Die Annexion Ost-Jerusalems als Bestandteil der »ewigen und unteilbaren Hauptstadt Israels« wird von der UNO nicht anerkannt. Kein UNO-Mitglied, nicht einmal die USA, haben ihre Botschaft in Jerusalem eingerichtet, sondern in Tel Aviv und Umgebung. Der ursprüngliche Teilungsplan der UNO und eine Reihe von Resolutionen sehen für Jerusalem einen internationalen Status vor, der allen Religionsgemeinschaften freien Zugang zu ihren heiligen Stätten gewährleistet.
Bantustans
Gegenwärtig leben in Ost-Jerusalem etwa 250.000 Palästinenser und 200.000 Juden. In der ebenfalls 1967 eroberten Westbank haben sich mittlerweile mehr als 340.000 Israeli niedergelassen. Dazu kommen etwa 21.000 israelische Siedler auf den 1981 annektierten syrischen Golanhöhen. Der von der israelischen Regierung angekündigte Ausbau von Satellitenstädten mit ihren Verbindungsstrassen würde einen Keil quer durch die Westbank treiben und die Schaffung eines lebensfähigen palästinensischen Staates faktisch verunmöglichen.
Der angesehene israelische Leitartikler Nahum Barnea schreibt dazu im Massenblatt »Yediot Aharonot«: »Netanjahu und (sein Koalitionspartner) Lieberman haben ihre Wahl getroffen. Zwischen dem Friedensprozess und einem endlosen Status quo haben sie sich für letzteren entschieden. Zwischen einer Zwei-Staaten-Lösung und der Schaffung von Bantustans für die Palästinenser wählen sie die Bantustans.« Als Bantustans wurden während des Apartheid-Regimes in Südafrika die den schwarzen Arbeitskräften zugeteilten Wohngebiete bezeichnet.
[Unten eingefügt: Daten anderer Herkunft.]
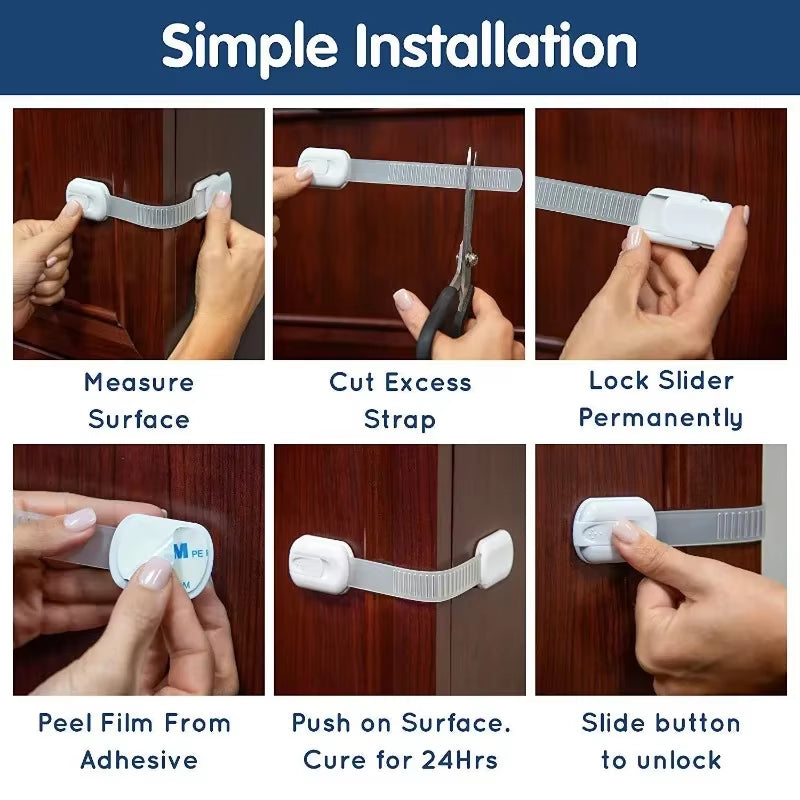 Simple Installation

Measure Surface

Cut Excess Strap

Lock Slider Permanently

M PE

Peel Film From Adhesive

Push on Surface. Cure for 24Hrs

Slide button to unlock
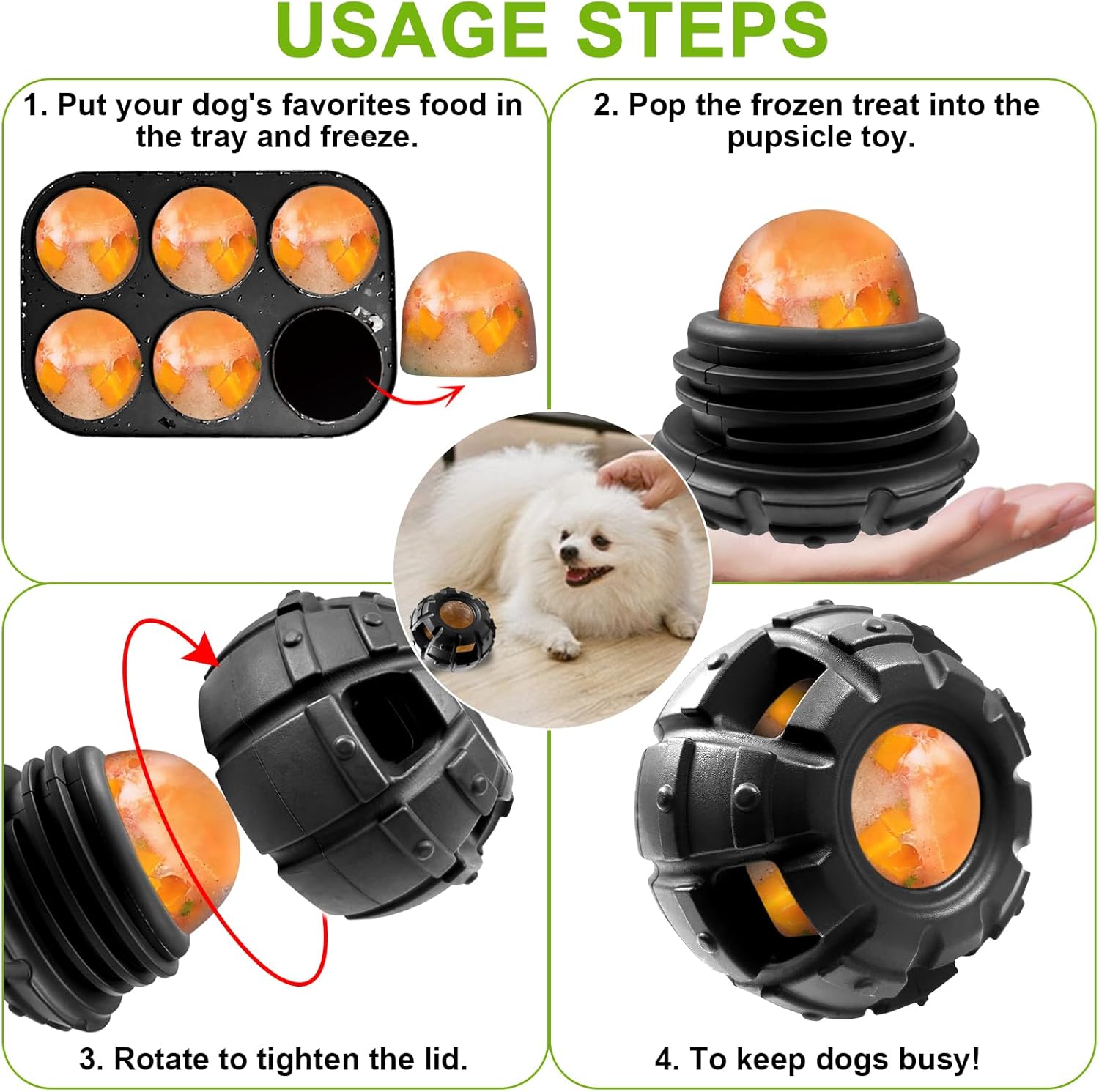 USAGE STEPS

1. Put your dog's favorites food in the tray and freeze.

2. Pop the frozen treat into the pupsicle toy.

3. Rotate to tighten the lid.

4. To keep dogs busy!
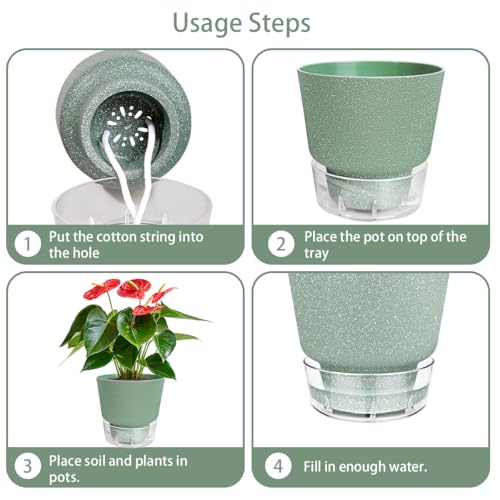 Usage Steps

1 Put the cotton string into the hole

2 Place the pot on top of the tray

3 Place soil and plants in pots.

4 Fill in enough water.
Obama muss sich nicht mehr vor der Israel-Lobby ducken
Sogar der nicht als Weichei verschriene Ex-Premierminister Ehud Olmert hält Netanjahus Drang nach Osten für »eine Politik, die den existenziellen Interessen Israels diametral entgegensteht«. »Wir stärken die Extremisten der Hamas und die islamischen Dschihadisten und wir schwächen die gemässigten Kräfte, mit denen wir einen möglichen Dialog beginnen könnten«, erklärte der frühere Likud-Politiker.
Warum US-Präsident Barack Obama der Regierung Netanjahu vor der UNO zu Hilfe eilt, ist schwer zu verstehen. Eine persönliche Freundschaft verbindet die beiden Männer nicht - ganz im Gegenteil. Netanjahu hat im amerikanischen Wahlkampf offen Obamas Herausforderer Mitt Romney unterstützt. Seine plumpe Einmischung in die inneren Angelegenheiten der USA hat ihm selbst in Israel breite Kritik beschert. Im Gespräch mit Nicolas Sarkozy vor einem versehentlich nicht ausgeschalteten Mikrofon nannte Obama den israelischen Premier einen Widerling, der ihm jeden Tag auf die Nerven gehe.
Obama hat die Präsidentschaftswahl gewonnen und braucht sich nicht mehr vor der Israel-Lobby ducken. Die Analysen haben ergeben, dass die grosse Mehrheit der amerikanischen Juden für ihn stimmte. Besonders unter den jungen Juden in den USA schwindet die bedingungslose Solidarität mit jedweder israelischen Regierung. Der Chef des Weissen Hauses muss sich in seiner zweiten Amtszeit überlegen, als was er in die Geschichte eingehen will.